(Stored items from a collection)
==============================

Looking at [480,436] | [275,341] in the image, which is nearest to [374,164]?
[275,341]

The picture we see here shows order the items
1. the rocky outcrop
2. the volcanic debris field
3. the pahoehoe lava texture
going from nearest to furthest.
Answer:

==============================

TASK DETAILS:
Rewrite the rows above, changing every "nearest" to "closest" and leaving everything else unchanged.

CORRECT OUTPUT:
Looking at [480,436] | [275,341] in the image, which is closest to [374,164]?
[275,341]

The picture we see here shows order the items
1. the rocky outcrop
2. the volcanic debris field
3. the pahoehoe lava texture
going from closest to furthest.
Answer:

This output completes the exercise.